The return of optimism?

Will the real economic recovery please stand up?

Several months have passed since the word “recovery” was first uttered in reference to the current economic state. At first no one seemed to be buying it, or buying anything else, for that matter. Then phrases like “double-dip” began to surface more often than Seinfeld reruns. Fast forward through the holidays and the predictable January hangover.

Now that Q1 has passed the midway point, has there been a shift in the glass-half-empty versus half-full conundrum? Have people (business leaders and consumers) simply decided that enough is enough? There seems to be growing optimism related to employment and long-term economic health.

Lets look beyond the recent break in the weather for reasons for this apparent new-found positive outlook.

Several indicators are moving in the right direction

We borrowed a Mar. 8 chart from Money-Rates.com to show how the numbers tend to be inching toward growth. And the new home starts numbers just released are even better. Is it enough to constitute economic elation? Certainly not, but it is good news.

Who cares about the indicators?

At least in part because employment lags behind overall economic growth, consumers are not letting the statistics drive their purchase decisions. What matters to people is the tangible — “do I have a paycheck or not?” The result is a consumer base that is still highly cautious about their spending.

Companies are succeeding right here.

Specifically in Winston-Salem and the surrounding Piedmont Triad region, there are many examples that could be used to cite an economy on the rise.

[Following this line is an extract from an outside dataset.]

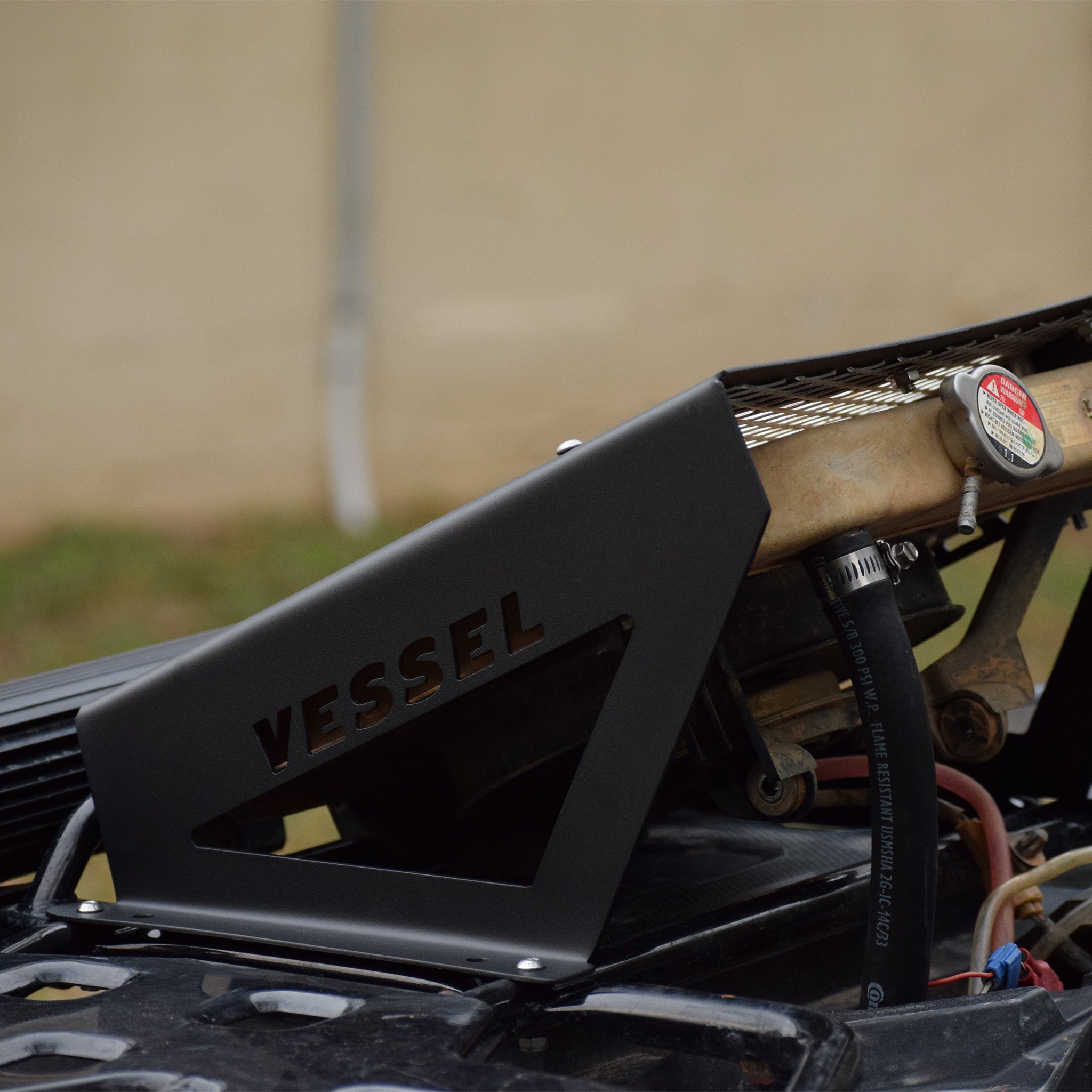 Low Profile Radiator Relocation Kit 20142025 Honda Rancher, Foreman, Vessel Powersports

We’ve gone on about Cat (with good reason) but other successes may be even more convincing (with a congrats to Jeff Garstka, former-WSBI VP, and his recent success expanding Lowe’s Companies data center operations in Wilkes County).

Fundamentals are in. Aren’t they?

Is the long road to recovery paved with solid fundamentals? Are companies returning to long-term profitability rather than short-term gains that undermine core value? Are consumers actually choosing to save instead of spending what they don’t have? Do they have a choice?

Okay. That last one was more of a question. What do you think? Is there reason to be cautiously optimistic?